Dana Rp 87,5 triliun tersebut dialokasikan untuk belanja penanganan Covid-19 sebesar Rp 65,8 triliun, insentif tenaga medis Rp 5,9 triliun, dan santunan kematian Rp 500 miliar.

Selain itu, bantuan iuran JKN BPJS Kesehatan sebesar Rp 3 triliun, anggaran untuk gugus tugas Covid-19 Rp 3,5 triliun, serta insentif perpajakan di bidang kesehatan Rp 9,05 triliun.

Mantan direktur pelaksana Bank Dunia itu menyebutkan, penggunaan anggaran perlu akuntabilitas. Prinsip akuntabilitas dan kehati-hatian itu jugalah yang berakibat pada pencairan anggaran yang terkesan lambat.

”Alasannya bukan karena pemerintah tidak punya uang.
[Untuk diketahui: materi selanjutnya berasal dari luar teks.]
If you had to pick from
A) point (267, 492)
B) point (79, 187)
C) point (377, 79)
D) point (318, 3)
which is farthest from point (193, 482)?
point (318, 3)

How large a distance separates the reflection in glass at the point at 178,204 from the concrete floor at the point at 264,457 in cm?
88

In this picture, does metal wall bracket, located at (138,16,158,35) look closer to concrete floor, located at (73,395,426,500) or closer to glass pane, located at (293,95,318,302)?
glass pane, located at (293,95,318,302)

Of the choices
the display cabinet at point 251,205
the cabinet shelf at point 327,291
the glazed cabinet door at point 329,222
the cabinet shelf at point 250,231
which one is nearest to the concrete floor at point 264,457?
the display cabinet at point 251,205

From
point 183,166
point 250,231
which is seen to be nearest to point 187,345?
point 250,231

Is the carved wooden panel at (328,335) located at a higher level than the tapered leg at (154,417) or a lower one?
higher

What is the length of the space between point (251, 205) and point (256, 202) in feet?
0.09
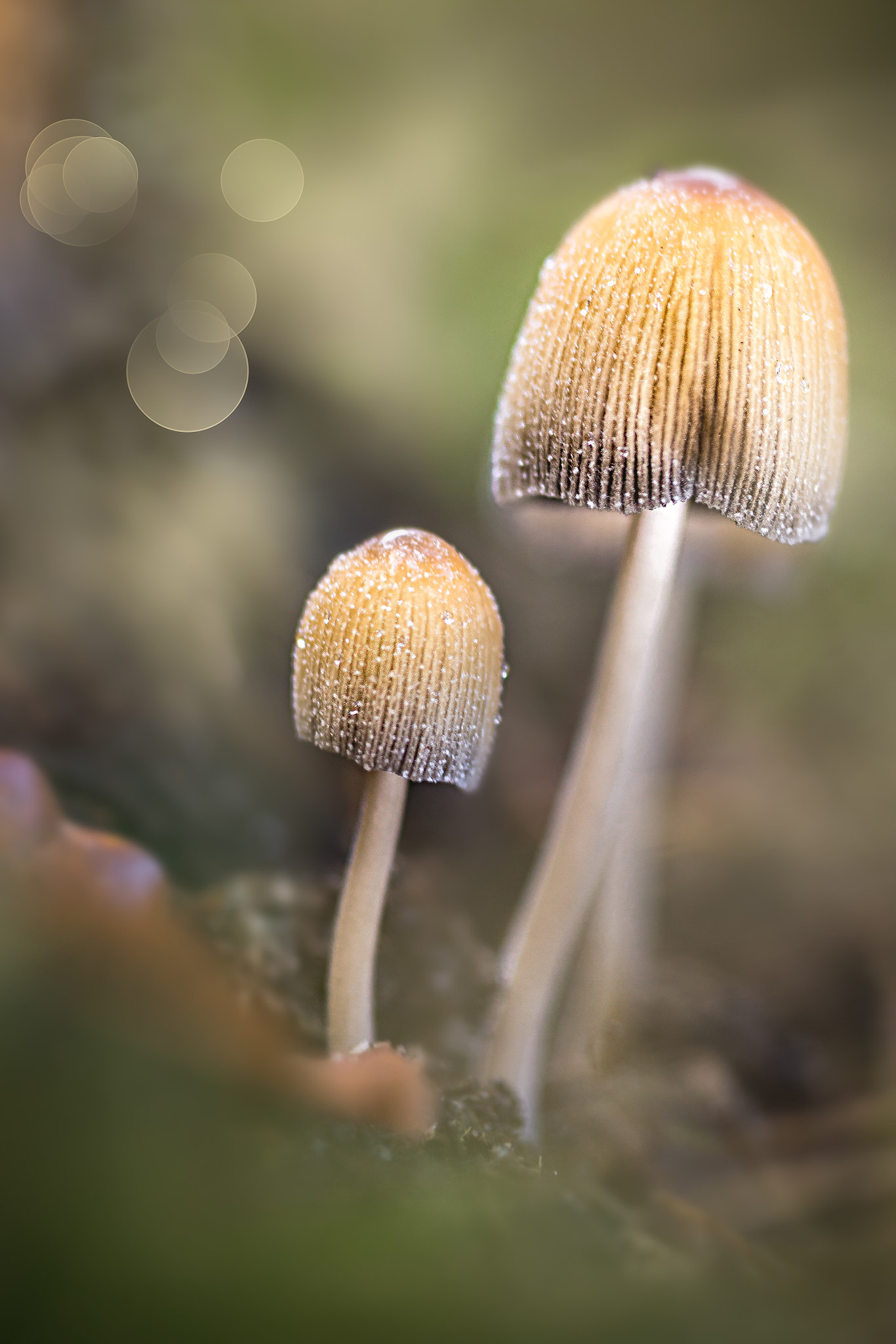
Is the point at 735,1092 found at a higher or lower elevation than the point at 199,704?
lower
Enggak. Tapi karena like it or not, everybody itu khawatir banget nanti,” tambahnya.

Hal tersebut juga yang membuat pemerintah masih terus membenahi landasan hukum. Tujuannya, seluruh proses bisa berjalan sesuai prosedur.

”Kita akan bertanya terus, apa lagi instrumen yang bisa dilakukan? Tetapi, landasan hukumnya juga harus rapi. Kita coba rapikan,” tuturnya.

Arahan Presiden Jokowi pada rapat 18 Juni 2020 itu juga menjadi concern Menteri Sosial Juliari Batubara. Dia telah mengumpulkan seluruh pejabat eselon I di kementeriannya untuk menyampaikan arahan presiden. Juliari meminta pelaksanaan program dipercepat.

”Saya sampaikan walaupun mungkin merasa sudah on the track, tapi presiden meminta agar lebih cepat lagi,” ujarnya kemarin.

Serapan anggaran di Kementerian Sosial (Kemensos) sebetulnya sudah mencapai 60,38 persen per Selasa (30/6). Angka itu jauh di atas rata-rata realisasi anggaran nasional sebesar 39,19 persen.

Dengan angka tersebut, Kemensos masih menduduki peringkat pertama dalam realisasi anggaran di antara kementerian/lembaga (K/L).

Total pagu anggaran Kemensos tahun ini sebesar Rp 104,45 triliun. Naik dari alokasi sebelumnya yang hanya Rp 62,7 triliun.

Artinya, hingga kini telah direalisasikan sebesar Rp 63,06 triliun, termasuk di dalamnya alokasi tambahan bansos Covid-19.

Namun, lanjut Juliari, apa yang disampaikan presiden pada rapat kabinet 18 Juni lalu menjadi pemacu pihaknya untuk menggeber lagi pelaksanaan program kerja. Termasuk urusan bantuan sosial (bansos). Tentu tanpa menghilangkan prinsip akuntabel dalam penyalurannya.

Menurut Juliari, hal itu bukan hanya perkara angka serapan anggaran. Namun terpenuhinya kebutuhan keluarga penerima manfaat (KPM) dari bansos yang disalurkan.

”Karena bansos sangat dibutuhkan oleh KPM untuk mengurangi beban ekonomi,” ucap pria yang akrab disapa Ari tersebut.

Dia juga mendorong KPM untuk segera membelanjakan uangnya. Dengan demikian, perputaran roda ekonomi akan lebih cepat.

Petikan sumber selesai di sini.